There are some days when I wake up and I just know it's going to be this way. Moods and states of mind are like the ever-changing weather here in the wilds of Nova Scotia, on the rugged coast. Some mornings, as soon as I sit up in bed, the clouds in my mind are already there, and a hard, wild wind of discursiveness is blowing my awareness this way and that -- like the wind that blows down from the mountains and up from the sea here in Pleasant Bay, a wind that uproots and knocks down 40-foot trees.

My first three weeks here were difficult because I was fighting against the wind and noise in my mind, which -- I have begun to realize -- is as pointless as fighting against the wind outside. You can rage against it all you want and it doesn't make a damn bit of difference to the wind. The only difference is that it makes your experience of the wind that much more frustrating.

This week I've noticed a shift in perspective taking place. I have observed a new kind of serenity beginning to emerge in my mind, establishing itself alongside and around the monkey that dwells within. On days like this, when the monkey screeches, I am learning to step back and let him screech all he wants. As with The Borg on Star Trek, so with the monkey in my mind. "You will be assimilated," it seems to say, "resistance is futile." And so I am learning to stop resisting, which is an easier practice on some days than on others. But it seems that so much of our suffering comes from our resistance to the way things are, from our raging into the wind and telling it to stop, from screeching back against the monkey and telling it to be quiet.

In our evening chants we have a verse that says:

In order to remain in nonwandering, the ground of dharma,
Relying on the meditation practice of dathun,
Completely free from the movement of discursive thought,
May we give rise to the samadhi of one-pointed shamatha.


I used to think this verse meant only that we should, ultimately, be aiming for a state that is thought-free. "One-pointed shamatha" was, in my understanding, a kind of narrow focus on a single point of pristine awareness, like a laser beam shining on a diamond in a vacuum of mind where nothing moves. The regular screeching of the monkey in my own meditation practice was the abundant, incriminating evidence of how far I was (and am) from attaining that lofty goal.

Recently, though, as I've begun to acquire a more relaxed attitude towards the monkey, it has occurred to me that perhaps there is another definition of "one-pointed shamatha" or "nonwandering." If our awareness is expansive enough that we are able to be open, spacious and relaxed with whatever is arising in our experience at the present moment, even if what is arising is monkey mind jumping all over the place, then we are not really distracted, at least not completely. If awareness can encompass all that arises, then there is no such thing as distraction. Freedom from the movement of discursive thought means allowing enough space for discursive thoughts to arise and pass, not jumping on them like bicycles and pedaling to ride them further. One-pointed shamatha is no-pointed shamatha, because there is no "point" on which to "focus" when the point is everything that arises.

DATA EXTRACT

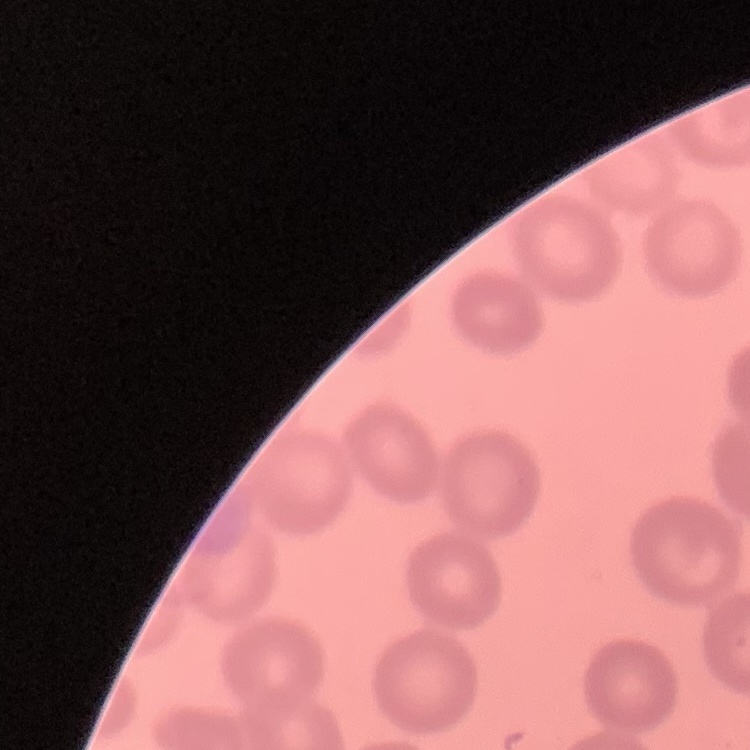
erythrocyte morphology = no rouleaux formation
preparation = thin peripheral smear
stain = Field's or Giemsa
image type = one tile cut from a larger photomicrograph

DIRECTIVES
a) Copy the meditation passage word for word, from "In order to" to "that lofty goal.".
b) Answer these questions from the meditation passage:
(i) In what place on the Nova Scotia coast is the writer staying?
(ii) How long did the writer's difficult first stretch there last?
(iii) What meditation practice does the evening chant verse say to rely on?

SOLUTIONS BY TASK
a)
In order to remain in nonwandering, the ground of dharma,
Relying on the meditation practice of dathun,
Completely free from the movement of discursive thought,
May we give rise to the samadhi of one-pointed shamatha.


I used to think this verse meant only that we should, ultimately, be aiming for a state that is thought-free. "One-pointed shamatha" was, in my understanding, a kind of narrow focus on a single point of pristine awareness, like a laser beam shining on a diamond in a vacuum of mind where nothing moves. The regular screeching of the monkey in my own meditation practice was the abundant, incriminating evidence of how far I was (and am) from attaining that lofty goal.

b)
(i) Pleasant Bay
(ii) Three weeks
(iii) Dathun